This article was first published as a cover story in the magazine BI-Spektrum (issue 4 / 2021) under the title ÜThe report was published under the title "Data Lakes of the Second Generation".
As a central element of a data-driven organisation, many companies rely on the development of a data platform based on the data lake concept. However, the high expectations of such data lakes are often not fulfilled in the short term. Instead of discussing the implementation of data-driven use cases, a dispute breaks out about different architectures and possible technologies for the architectural implementation of the data lake. The market dynamics have also led to first-generation on-premise data lakes often being supplemented or replaced by second-generation architectures and technologies after only a short time. As best practices, this paper presents common design principles and the relevant cloud technologies for second-generation data lakes based on a reference architecture.

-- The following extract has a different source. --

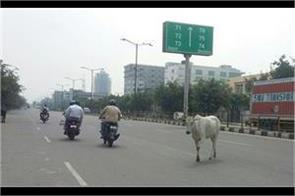 capture of unclaimed animals on the streets of mohali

Data lake as a further element within an analytical ecosystem
In the 1990s, the data warehouse concept established the idea of a separate data platform for planning reporting and analysis purposes in practice, which integrates and consolidates redundant data from the operational systems [Gluchowski et al. 2008]. The focus of the data warehouse concept was the idea of integrating the usually structured data of the source systems into a predefined and coordinated data model. The high demand for correct and company-wide harmonised data usually meant that it took quite a long time in data warehouse projects until data from a new data source was integrated into this consolidated view, as a lot of conceptualisation and coordination effort was necessary in advance.
After the turn of the millennium, a new idea for an integrating dispositive data platform emerged with the data lake concept in the context of the discussion about big data with a focus on the fast and immediate processing of structured as well as unstructured mass data. The basic idea is commonly attributed to James Dixon, who first coined the image of a data lake in a blog post from 2010 [Dixon 2010]. The data lake makes all source data - internal and external, structured and unstructured - available as raw data, even in its unprocessed form. The data should be available in the data lake as quickly and unadulterated as possible immediately after data generation in order to be able to address current and future analytical questions.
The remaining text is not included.